--- WHAT THE TASK ASKS ---
Could you write out the records below again, substituting "rider's glove" for "rider's boot" wherever it appears and leaving everything else unchanged?

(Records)
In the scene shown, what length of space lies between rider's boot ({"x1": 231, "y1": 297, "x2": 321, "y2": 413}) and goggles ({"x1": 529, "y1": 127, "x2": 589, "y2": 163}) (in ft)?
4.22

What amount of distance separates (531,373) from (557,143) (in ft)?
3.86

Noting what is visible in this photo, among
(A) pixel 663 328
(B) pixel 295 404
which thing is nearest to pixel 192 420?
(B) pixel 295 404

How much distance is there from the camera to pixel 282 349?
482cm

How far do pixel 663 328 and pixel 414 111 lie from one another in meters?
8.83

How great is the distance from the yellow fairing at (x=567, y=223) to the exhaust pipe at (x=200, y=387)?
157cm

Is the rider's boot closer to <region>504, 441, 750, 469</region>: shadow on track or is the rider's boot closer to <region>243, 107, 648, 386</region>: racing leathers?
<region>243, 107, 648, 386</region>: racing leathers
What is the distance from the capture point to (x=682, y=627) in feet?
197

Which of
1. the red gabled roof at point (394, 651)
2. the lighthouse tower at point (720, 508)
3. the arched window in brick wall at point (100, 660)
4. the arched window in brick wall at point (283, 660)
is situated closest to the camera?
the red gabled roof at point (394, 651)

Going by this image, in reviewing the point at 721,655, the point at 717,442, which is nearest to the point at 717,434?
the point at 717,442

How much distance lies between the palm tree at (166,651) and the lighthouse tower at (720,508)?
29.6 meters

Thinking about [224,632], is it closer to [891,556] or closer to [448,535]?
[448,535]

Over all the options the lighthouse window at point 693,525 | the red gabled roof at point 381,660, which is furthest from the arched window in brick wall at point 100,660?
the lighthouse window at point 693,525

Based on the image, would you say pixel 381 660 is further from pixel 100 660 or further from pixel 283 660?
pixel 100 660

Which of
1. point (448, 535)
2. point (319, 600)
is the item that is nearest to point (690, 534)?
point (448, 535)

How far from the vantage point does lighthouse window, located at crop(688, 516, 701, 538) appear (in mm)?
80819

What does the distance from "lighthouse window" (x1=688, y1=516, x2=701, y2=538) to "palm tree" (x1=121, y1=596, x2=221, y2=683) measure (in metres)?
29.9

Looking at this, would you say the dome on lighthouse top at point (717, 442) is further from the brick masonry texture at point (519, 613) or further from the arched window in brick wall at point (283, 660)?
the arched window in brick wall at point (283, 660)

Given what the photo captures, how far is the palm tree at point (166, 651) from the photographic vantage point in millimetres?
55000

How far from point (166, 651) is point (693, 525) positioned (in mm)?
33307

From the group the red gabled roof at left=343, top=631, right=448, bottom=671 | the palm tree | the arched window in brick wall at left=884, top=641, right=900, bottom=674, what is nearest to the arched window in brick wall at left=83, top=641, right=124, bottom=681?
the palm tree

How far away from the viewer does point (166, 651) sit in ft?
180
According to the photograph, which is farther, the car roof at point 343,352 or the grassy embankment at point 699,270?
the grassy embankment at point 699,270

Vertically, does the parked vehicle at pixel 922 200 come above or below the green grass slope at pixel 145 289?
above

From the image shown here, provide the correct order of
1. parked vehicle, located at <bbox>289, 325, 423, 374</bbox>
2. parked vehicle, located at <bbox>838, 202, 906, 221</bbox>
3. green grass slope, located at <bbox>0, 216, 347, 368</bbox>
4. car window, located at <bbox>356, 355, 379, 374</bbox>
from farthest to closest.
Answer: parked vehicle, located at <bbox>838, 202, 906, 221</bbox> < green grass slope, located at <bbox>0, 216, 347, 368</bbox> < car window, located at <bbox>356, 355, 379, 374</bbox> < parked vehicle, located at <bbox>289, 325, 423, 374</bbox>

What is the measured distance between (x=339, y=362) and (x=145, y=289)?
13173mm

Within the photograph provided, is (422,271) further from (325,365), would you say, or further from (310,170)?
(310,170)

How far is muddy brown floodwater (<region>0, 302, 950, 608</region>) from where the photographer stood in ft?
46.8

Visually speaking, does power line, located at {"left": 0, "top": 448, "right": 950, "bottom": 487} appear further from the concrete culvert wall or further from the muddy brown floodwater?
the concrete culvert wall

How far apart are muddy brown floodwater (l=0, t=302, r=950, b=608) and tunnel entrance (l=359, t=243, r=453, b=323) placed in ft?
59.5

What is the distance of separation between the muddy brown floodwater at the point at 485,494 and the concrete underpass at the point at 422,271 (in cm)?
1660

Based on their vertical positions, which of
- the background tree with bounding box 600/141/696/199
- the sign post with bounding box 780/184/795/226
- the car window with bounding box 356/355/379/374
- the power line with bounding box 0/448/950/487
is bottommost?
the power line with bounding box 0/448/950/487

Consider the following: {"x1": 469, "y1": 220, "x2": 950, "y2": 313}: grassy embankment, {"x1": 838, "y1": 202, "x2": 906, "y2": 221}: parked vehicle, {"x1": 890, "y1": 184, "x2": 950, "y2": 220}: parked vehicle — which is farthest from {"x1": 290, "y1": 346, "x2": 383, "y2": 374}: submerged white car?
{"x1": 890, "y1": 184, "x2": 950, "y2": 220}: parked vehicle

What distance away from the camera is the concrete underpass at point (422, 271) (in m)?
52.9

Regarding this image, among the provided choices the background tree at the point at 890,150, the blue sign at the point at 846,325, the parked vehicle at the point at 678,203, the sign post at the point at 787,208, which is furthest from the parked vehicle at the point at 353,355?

--- EXERCISE ANSWER ---
In the scene shown, what length of space lies between rider's glove ({"x1": 231, "y1": 297, "x2": 321, "y2": 413}) and goggles ({"x1": 529, "y1": 127, "x2": 589, "y2": 163}) (in ft)?
4.22

What amount of distance separates (531,373) from (557,143) (in ft)?
3.86

Noting what is visible in this photo, among
(A) pixel 663 328
(B) pixel 295 404
which thing is nearest to pixel 192 420?
(B) pixel 295 404

How much distance is there from the camera to pixel 282 349?
482cm

How far do pixel 663 328 and pixel 414 111 lie from one another in meters?
8.83

How great is the distance from the yellow fairing at (x=567, y=223) to the exhaust pipe at (x=200, y=387)?
157cm

Is the rider's glove closer to <region>504, 441, 750, 469</region>: shadow on track or is the rider's glove closer to <region>243, 107, 648, 386</region>: racing leathers?
<region>243, 107, 648, 386</region>: racing leathers
What is the distance from the capture point to (x=682, y=627) in feet?
197

Which of
1. the red gabled roof at point (394, 651)
2. the lighthouse tower at point (720, 508)
3. the arched window in brick wall at point (100, 660)
4. the arched window in brick wall at point (283, 660)
is situated closest to the camera?
the red gabled roof at point (394, 651)

Going by this image, in reviewing the point at 721,655, the point at 717,442, which is nearest to the point at 717,434?
the point at 717,442

How much distance lies between the palm tree at (166,651) and the lighthouse tower at (720,508)?
29.6 meters

Thinking about [224,632], is it closer to [891,556] or closer to [448,535]?
[448,535]

Over all the options the lighthouse window at point 693,525 | the red gabled roof at point 381,660, which is furthest from the arched window in brick wall at point 100,660?
the lighthouse window at point 693,525

Based on the image, would you say pixel 381 660 is further from pixel 100 660 or further from pixel 283 660?
pixel 100 660

Which of
1. point (448, 535)
2. point (319, 600)
is the item that is nearest to point (690, 534)?
point (448, 535)

How far from the vantage point does lighthouse window, located at crop(688, 516, 701, 538) appear (in mm)?
80819

What does the distance from "lighthouse window" (x1=688, y1=516, x2=701, y2=538) to "palm tree" (x1=121, y1=596, x2=221, y2=683) measure (in metres)?
29.9

Looking at this, would you say the dome on lighthouse top at point (717, 442) is further from the brick masonry texture at point (519, 613) or further from the arched window in brick wall at point (283, 660)?
the arched window in brick wall at point (283, 660)

Given what the photo captures, how far is the palm tree at point (166, 651) from the photographic vantage point in millimetres?
55000

How far from point (166, 651) is point (693, 525) positioned (in mm)?
33307

From the group the red gabled roof at left=343, top=631, right=448, bottom=671 | the palm tree | the arched window in brick wall at left=884, top=641, right=900, bottom=674, what is nearest to the arched window in brick wall at left=83, top=641, right=124, bottom=681?
the palm tree

How far away from the viewer does point (166, 651) sit in ft?
180
According to the photograph, which is farther, the car roof at point 343,352 or the grassy embankment at point 699,270?
the grassy embankment at point 699,270

Vertically, does the parked vehicle at pixel 922 200 come above or below the green grass slope at pixel 145 289?
above

From the image shown here, provide the correct order of
1. parked vehicle, located at <bbox>289, 325, 423, 374</bbox>
2. parked vehicle, located at <bbox>838, 202, 906, 221</bbox>
3. green grass slope, located at <bbox>0, 216, 347, 368</bbox>
4. car window, located at <bbox>356, 355, 379, 374</bbox>
from farthest to closest.
Answer: parked vehicle, located at <bbox>838, 202, 906, 221</bbox> < green grass slope, located at <bbox>0, 216, 347, 368</bbox> < car window, located at <bbox>356, 355, 379, 374</bbox> < parked vehicle, located at <bbox>289, 325, 423, 374</bbox>

What is the measured distance between (x=339, y=362) and (x=145, y=289)?
13173mm

Within the photograph provided, is (422,271) further from (325,365), would you say, or further from (310,170)?
(310,170)

How far is muddy brown floodwater (<region>0, 302, 950, 608</region>) from where the photographer stood in ft?
46.8

Visually speaking, does power line, located at {"left": 0, "top": 448, "right": 950, "bottom": 487} appear further from the concrete culvert wall or further from the muddy brown floodwater?
the concrete culvert wall

How far apart are muddy brown floodwater (l=0, t=302, r=950, b=608) and tunnel entrance (l=359, t=243, r=453, b=323) placed in ft?
59.5

What is the distance of separation between the muddy brown floodwater at the point at 485,494 and the concrete underpass at the point at 422,271 (in cm)?
1660

Based on their vertical positions, which of
- the background tree with bounding box 600/141/696/199
- the sign post with bounding box 780/184/795/226
- the car window with bounding box 356/355/379/374
- the power line with bounding box 0/448/950/487
is bottommost?
the power line with bounding box 0/448/950/487

Consider the following: {"x1": 469, "y1": 220, "x2": 950, "y2": 313}: grassy embankment, {"x1": 838, "y1": 202, "x2": 906, "y2": 221}: parked vehicle, {"x1": 890, "y1": 184, "x2": 950, "y2": 220}: parked vehicle — which is farthest from {"x1": 290, "y1": 346, "x2": 383, "y2": 374}: submerged white car?
{"x1": 890, "y1": 184, "x2": 950, "y2": 220}: parked vehicle

What distance away from the camera is the concrete underpass at point (422, 271) (in m)?
52.9

Regarding this image, among the provided choices the background tree at the point at 890,150, the blue sign at the point at 846,325, the parked vehicle at the point at 678,203, the sign post at the point at 787,208, which is furthest from the parked vehicle at the point at 353,355?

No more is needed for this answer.